--- TASK STATEMENT ---
Transcribe the portion of the Westfield football article that opens with the words containing "This may seem" and closes with "NEWS FILE PHOTO)".

--- SOURCE EXTRACT ---
+++

The Great Divide: WHS football or WTA school?

WESTFIELD – The year is 2031.
E-sports is flourishing at high schools all throughout the country. Babe Ruth Baseball leagues toil in obscurity as cash-strapped cities and towns balk at providing host venues. Volunteerism continues to hit an all-time low. The Westfield High School football team is a relic, having folded after failing to field a full squad.
This may seem a tad bit outlandish, but with participation numbers in sports at the youth level slowly declining, the current system in place appears to be undercutting one team’s ability to field a traditional squad. More importantly, when it comes to football, some may agree that the rules and bylaws set forth by the Massachusetts Interscholastic Athletic Conference are jeopardizing the program’s longevity and hampering the student-athletes involved.
At the current rate, the Westfield Bombers may not be able to field a Junior Varsity team this fall, something unthinkable decades ago.

The Westfield Bombers roar out of the tunnel to begin the 2016 high school football season. (THE WESTFIELD NEWS FILE PHOTO)

Although Westfield has been producing several championship-caliber teams at the youth level, those same Junior Bombers are forced to make a critical life choice when they reach high-school age – – attend Westfield High or Westfield Technical Academy.
“I have a son who is entering seventh grade and is a very dedicated football player,” Westfield resident Vanessa Golec stated in an e-mail to The Westfield News. Golec’s son has played youth football in the city for the last six seasons.
“For years,” she said, “we have discussed him attending the Technical Academy School here in Westfield but without having the option to play football, he does not want to attend. My son would flourish at the Technical Academy over the high school and because of not being allowed to play football, he would be forced to choose a path that isn’t right for him.”

+++

--- AVAILABLE DATA ---
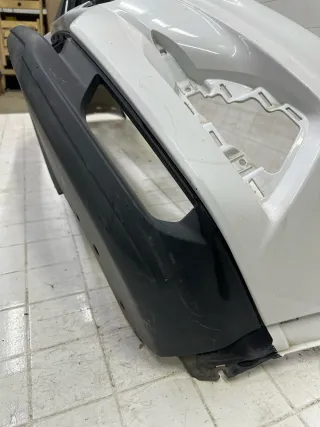 62022HL00H Бампер передний Nissan Qashqai 2 Арт 2-549350, вид 20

+++

--- RESULT OF THE EXERCISE ---
This may seem a tad bit outlandish, but with participation numbers in sports at the youth level slowly declining, the current system in place appears to be undercutting one team’s ability to field a traditional squad. More importantly, when it comes to football, some may agree that the rules and bylaws set forth by the Massachusetts Interscholastic Athletic Conference are jeopardizing the program’s longevity and hampering the student-athletes involved.
At the current rate, the Westfield Bombers may not be able to field a Junior Varsity team this fall, something unthinkable decades ago.

The Westfield Bombers roar out of the tunnel to begin the 2016 high school football season. (THE WESTFIELD NEWS FILE PHOTO)